Open mateuszbaran opened 3 years ago

mateuszbaran commented 3 years ago

I've noticed that you (@kellertuer ) have written "SVM". Do you actually mean providing a set of RKHS kernels like in that paper: https://arxiv.org/pdf/1412.0265.pdf ?

EDIT: I just realized that I forgot to mention that I meant SVM from the https://github.com/JuliaManifolds/ManifoldML.jl/blob/master/ideas.md file.
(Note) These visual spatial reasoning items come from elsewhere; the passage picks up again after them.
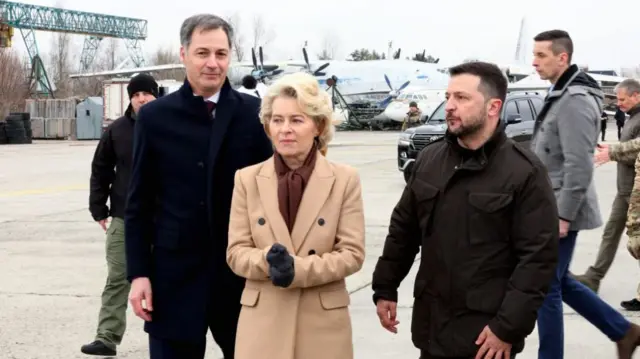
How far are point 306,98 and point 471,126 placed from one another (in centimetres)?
66

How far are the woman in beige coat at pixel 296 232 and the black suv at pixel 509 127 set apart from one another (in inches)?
490

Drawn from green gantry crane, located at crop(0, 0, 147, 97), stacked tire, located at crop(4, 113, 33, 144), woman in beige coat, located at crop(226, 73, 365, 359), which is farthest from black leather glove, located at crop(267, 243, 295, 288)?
green gantry crane, located at crop(0, 0, 147, 97)

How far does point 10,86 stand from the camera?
4906 centimetres

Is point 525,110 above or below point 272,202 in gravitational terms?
below

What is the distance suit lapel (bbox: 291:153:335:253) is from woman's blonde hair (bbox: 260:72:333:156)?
222 mm

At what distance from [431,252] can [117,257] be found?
3083mm

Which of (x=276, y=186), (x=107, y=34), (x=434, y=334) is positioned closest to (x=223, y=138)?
(x=276, y=186)

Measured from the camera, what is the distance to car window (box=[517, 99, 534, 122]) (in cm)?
1601

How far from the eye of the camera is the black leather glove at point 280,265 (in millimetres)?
2932

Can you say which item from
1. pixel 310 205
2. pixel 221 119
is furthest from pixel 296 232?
pixel 221 119

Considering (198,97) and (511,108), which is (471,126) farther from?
(511,108)

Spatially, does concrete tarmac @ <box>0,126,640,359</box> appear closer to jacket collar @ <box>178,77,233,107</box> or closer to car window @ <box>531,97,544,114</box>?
car window @ <box>531,97,544,114</box>

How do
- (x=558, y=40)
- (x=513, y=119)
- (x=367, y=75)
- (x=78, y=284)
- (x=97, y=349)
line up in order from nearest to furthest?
(x=558, y=40) < (x=97, y=349) < (x=78, y=284) < (x=513, y=119) < (x=367, y=75)

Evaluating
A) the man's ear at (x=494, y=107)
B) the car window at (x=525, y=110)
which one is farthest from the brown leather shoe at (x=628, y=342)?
the car window at (x=525, y=110)
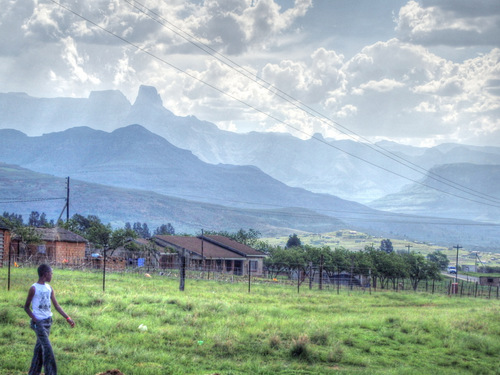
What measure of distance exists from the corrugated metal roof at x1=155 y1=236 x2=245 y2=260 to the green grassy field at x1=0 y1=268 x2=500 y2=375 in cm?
4804

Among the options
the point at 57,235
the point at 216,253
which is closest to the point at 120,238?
the point at 57,235

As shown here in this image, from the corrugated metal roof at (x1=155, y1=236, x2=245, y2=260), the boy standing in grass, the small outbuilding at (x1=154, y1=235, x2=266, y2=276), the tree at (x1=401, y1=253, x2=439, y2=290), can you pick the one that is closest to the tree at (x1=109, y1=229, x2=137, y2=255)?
the small outbuilding at (x1=154, y1=235, x2=266, y2=276)

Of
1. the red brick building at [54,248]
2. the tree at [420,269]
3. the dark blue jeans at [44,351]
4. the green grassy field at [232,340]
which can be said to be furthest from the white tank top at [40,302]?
the tree at [420,269]

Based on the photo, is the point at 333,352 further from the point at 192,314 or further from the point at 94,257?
the point at 94,257

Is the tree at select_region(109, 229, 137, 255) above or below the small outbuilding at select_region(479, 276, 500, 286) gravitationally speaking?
above

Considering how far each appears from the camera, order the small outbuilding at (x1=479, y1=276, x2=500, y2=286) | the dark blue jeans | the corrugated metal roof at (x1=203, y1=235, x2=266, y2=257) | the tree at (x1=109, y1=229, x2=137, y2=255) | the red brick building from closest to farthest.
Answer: the dark blue jeans
the red brick building
the tree at (x1=109, y1=229, x2=137, y2=255)
the corrugated metal roof at (x1=203, y1=235, x2=266, y2=257)
the small outbuilding at (x1=479, y1=276, x2=500, y2=286)

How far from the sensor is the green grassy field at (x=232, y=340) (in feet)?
51.1

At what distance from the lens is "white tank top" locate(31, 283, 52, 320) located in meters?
12.6

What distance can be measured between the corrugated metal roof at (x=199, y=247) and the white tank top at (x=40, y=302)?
2408 inches

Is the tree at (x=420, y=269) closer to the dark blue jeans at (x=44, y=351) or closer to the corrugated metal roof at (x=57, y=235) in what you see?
the corrugated metal roof at (x=57, y=235)

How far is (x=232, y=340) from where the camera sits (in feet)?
60.2

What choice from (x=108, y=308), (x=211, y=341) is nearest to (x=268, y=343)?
(x=211, y=341)

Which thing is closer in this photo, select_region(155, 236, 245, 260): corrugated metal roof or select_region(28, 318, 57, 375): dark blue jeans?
select_region(28, 318, 57, 375): dark blue jeans

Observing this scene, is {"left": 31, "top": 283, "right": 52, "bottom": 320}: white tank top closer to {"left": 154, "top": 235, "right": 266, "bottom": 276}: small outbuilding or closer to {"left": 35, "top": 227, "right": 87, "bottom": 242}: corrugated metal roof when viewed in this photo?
{"left": 35, "top": 227, "right": 87, "bottom": 242}: corrugated metal roof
kellertuer commented 3 years ago

I would like to first agree on a framework to use, haven't had time to look at a few (maybe MLJ?)

But first of all I then want to do the simpler ones: Geodesic Regression for example or MDM – but yes in the long run SVM would be nice to have, too, for sure.

mateuszbaran commented 3 years ago

I'm not sure we actually need to be exclusive to one particular framework. MLJ integration would be nice for sure but so far I haven't used that package. I've looked at it briefly and I don't really know how to approach that. Somehow we would have to specify that certain data comes from a certain manifold so we'd probably need a whole new family of scientific types: https://github.com/alan-turing-institute/MLJScientificTypes.jl ? I would prefer to figure it out later unless there is a clear need for a framework.

kellertuer commented 3 years ago

Still, I would like to provide algorithms in this package in a unified way (maybe model, fit, predict), so either we would have to model that ourselves or stich to an existing framework, I think.

mateuszbaran commented 3 years ago

fit and predict exist at least in StatsBase.jl and MLJModelInterface.jl.

mateuszbaran commented 3 years ago

By the way, MDM is essentially kNN for k=1 so PR #1 sort of already covers it.